E' "IL SOLITO IGNOTO"
GRANDE ATTORE SARDO
CON 155 FILM
L'attore, nato a Oristano, era uno dei volti più noti del cinema italiano. Aveva inventato il personaggio siculo permaloso e geloso nel film "I soliti ignoti" di Monicelli. Aveva interpretato 155 film.
di Ennio Porceddu
Ci ha lasciato uno dei volti più popolari del nostro cinema. Aveva 81 anni. Da diverso tempo non stava bene perché soffriva di Alzheimer, ed era in cura in una casa di riposo per anziani a Tolfa, in provincia di Roma. Tiberio Murgia, 155 film in 50 di onorata carriera, era molto noto al pubblico italiano per le sue memorabili interpretazioni del siciliano geloso e impertinente, ma era nato in Sardegna, nella sua Oristano nel 1929. Nonostante tutte le sue vicende familiari, Tiberio Murgia, portava sempre nel cuore la sua terra.

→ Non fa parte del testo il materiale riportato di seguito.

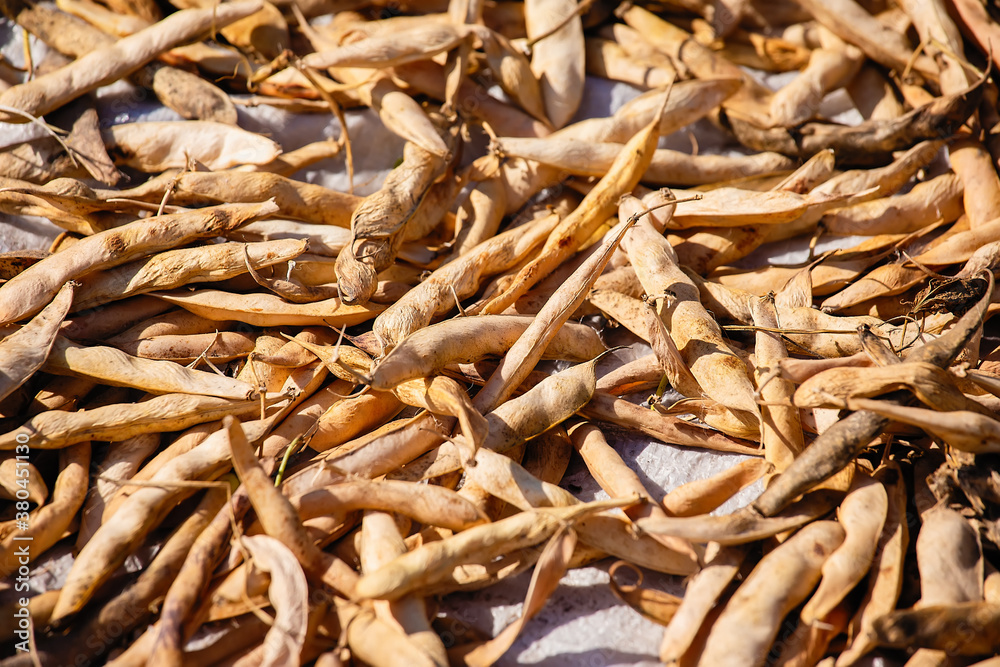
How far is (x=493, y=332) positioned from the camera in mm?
2664

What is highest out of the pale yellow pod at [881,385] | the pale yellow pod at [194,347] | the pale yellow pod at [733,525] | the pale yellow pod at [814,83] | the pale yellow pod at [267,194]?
the pale yellow pod at [814,83]

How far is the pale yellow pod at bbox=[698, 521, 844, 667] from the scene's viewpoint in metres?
1.87

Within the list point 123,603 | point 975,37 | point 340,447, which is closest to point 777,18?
point 975,37

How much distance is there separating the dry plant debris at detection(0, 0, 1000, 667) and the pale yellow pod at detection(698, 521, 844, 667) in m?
0.01

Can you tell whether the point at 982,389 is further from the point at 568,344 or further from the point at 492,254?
the point at 492,254

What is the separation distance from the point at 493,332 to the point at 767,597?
1.34 meters

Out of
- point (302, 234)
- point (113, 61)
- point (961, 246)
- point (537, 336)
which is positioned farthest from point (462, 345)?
point (113, 61)

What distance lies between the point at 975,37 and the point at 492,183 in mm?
2748

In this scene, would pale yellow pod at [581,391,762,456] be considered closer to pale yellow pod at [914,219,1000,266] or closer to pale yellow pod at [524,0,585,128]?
pale yellow pod at [914,219,1000,266]

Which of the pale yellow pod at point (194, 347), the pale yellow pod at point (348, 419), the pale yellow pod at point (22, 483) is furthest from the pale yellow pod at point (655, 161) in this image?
the pale yellow pod at point (22, 483)

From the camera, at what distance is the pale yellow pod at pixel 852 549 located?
Answer: 1.97m

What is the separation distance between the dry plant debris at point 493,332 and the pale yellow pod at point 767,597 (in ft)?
Answer: 0.03

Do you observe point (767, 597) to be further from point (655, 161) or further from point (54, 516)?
point (54, 516)

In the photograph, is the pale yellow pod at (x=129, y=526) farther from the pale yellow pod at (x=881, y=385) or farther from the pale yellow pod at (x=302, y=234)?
the pale yellow pod at (x=881, y=385)
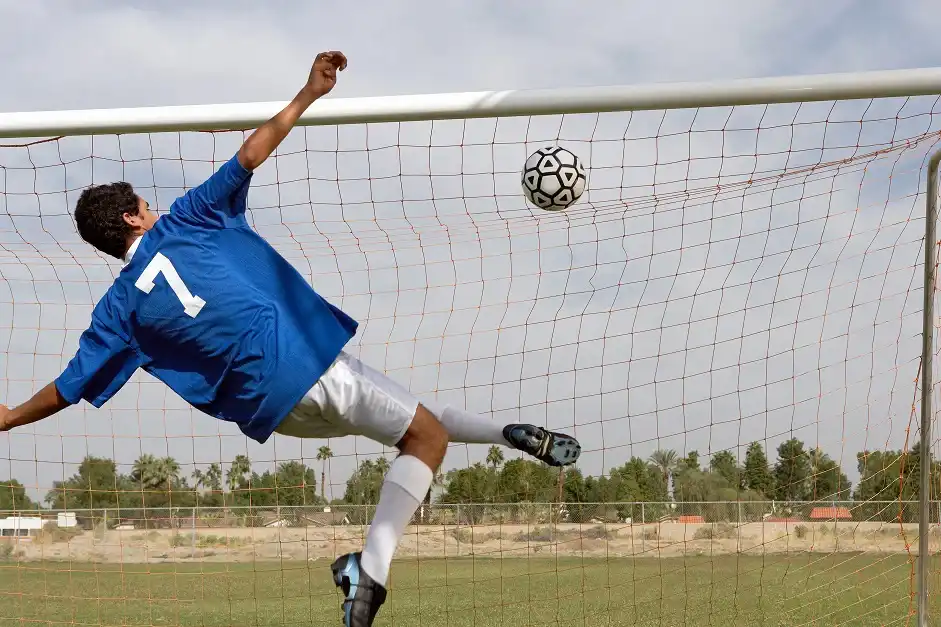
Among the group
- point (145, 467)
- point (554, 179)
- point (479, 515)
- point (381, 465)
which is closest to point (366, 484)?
point (381, 465)

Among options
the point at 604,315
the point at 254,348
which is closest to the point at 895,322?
the point at 604,315

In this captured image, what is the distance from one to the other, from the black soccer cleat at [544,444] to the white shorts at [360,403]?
433 millimetres

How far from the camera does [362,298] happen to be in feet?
23.8

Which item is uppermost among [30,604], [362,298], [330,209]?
[330,209]

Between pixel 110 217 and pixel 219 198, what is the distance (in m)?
0.51

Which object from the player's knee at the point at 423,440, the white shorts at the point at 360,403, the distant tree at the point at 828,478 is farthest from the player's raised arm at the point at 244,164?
the distant tree at the point at 828,478

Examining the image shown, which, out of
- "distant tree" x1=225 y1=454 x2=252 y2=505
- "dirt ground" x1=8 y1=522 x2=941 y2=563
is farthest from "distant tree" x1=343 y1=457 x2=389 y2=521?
"dirt ground" x1=8 y1=522 x2=941 y2=563

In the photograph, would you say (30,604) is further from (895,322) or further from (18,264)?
(895,322)

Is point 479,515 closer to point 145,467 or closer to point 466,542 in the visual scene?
point 466,542

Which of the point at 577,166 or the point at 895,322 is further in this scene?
the point at 895,322

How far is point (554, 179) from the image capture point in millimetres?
5238

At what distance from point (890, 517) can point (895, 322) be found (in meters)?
3.02

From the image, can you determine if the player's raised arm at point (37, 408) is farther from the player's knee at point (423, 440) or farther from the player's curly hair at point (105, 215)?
the player's knee at point (423, 440)

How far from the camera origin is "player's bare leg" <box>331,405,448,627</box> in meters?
3.35
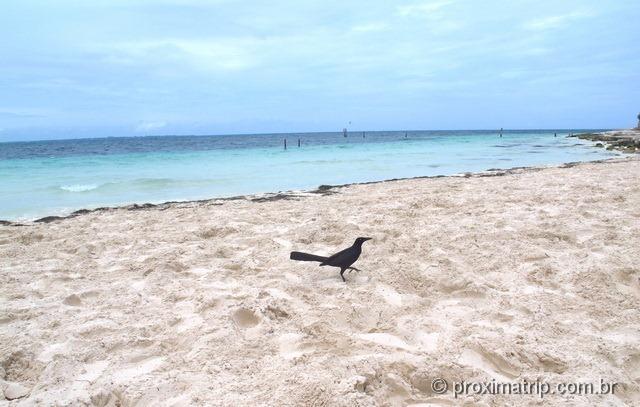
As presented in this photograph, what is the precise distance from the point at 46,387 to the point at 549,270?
3.73 m

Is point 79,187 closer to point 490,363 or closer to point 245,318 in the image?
point 245,318

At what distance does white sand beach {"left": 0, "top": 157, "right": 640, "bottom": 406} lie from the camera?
225 cm

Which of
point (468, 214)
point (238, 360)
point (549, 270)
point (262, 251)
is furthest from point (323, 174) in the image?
point (238, 360)

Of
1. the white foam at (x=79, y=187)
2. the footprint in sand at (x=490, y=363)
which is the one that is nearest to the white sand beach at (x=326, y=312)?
the footprint in sand at (x=490, y=363)

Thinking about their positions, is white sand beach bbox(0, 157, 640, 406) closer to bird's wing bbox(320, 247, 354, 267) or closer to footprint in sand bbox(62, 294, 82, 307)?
footprint in sand bbox(62, 294, 82, 307)

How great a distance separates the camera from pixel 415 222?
17.7 feet

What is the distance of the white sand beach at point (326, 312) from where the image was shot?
2252 millimetres

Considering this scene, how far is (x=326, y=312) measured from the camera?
3053 mm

Tiberio Murgia, di umile famiglia, era arrivato a Roma con pochi spiccioli, nell'intento di cercare fortuna. In tasca aveva appena tremila lire che gli servivano appena per pagare una stanza in un alberghetto di quart'ordine nei pressi della Stazione Termini.
La sua giovinezza era stata alquanto tumultuosa e ribelle. Aveva, per un certo periodo frequentato il Partito Comunista ed ebbe una serie di relazioni extraconiugali che fecero molto scalpore, costringendolo a emigrare in Belgio.
Il suo comportamento ispido, sempre sospettoso, il suo mutismo e le sue lunghe occhiate minacciose. Erano opera di Mario Monicelli, un genio del Cinema, che lo aveva scoperto nel 1958, quando era alla ricerca di una faccia siciliana da inserire nel suo film "I soliti ignoti", accanto a Mastroianni, Gassman, Totò, Salvadori, Capanella e Claudia Cardinale. Il regista lo aveva intravisto a Roma in una trattoria di Via della Croce, dove lavorava come lavapiatti. Qualcuno aggiunge, che nel tempo libero si recava in piazza di Spagna con l'intento di "cuccare" qualche ragazza sarda a servizio.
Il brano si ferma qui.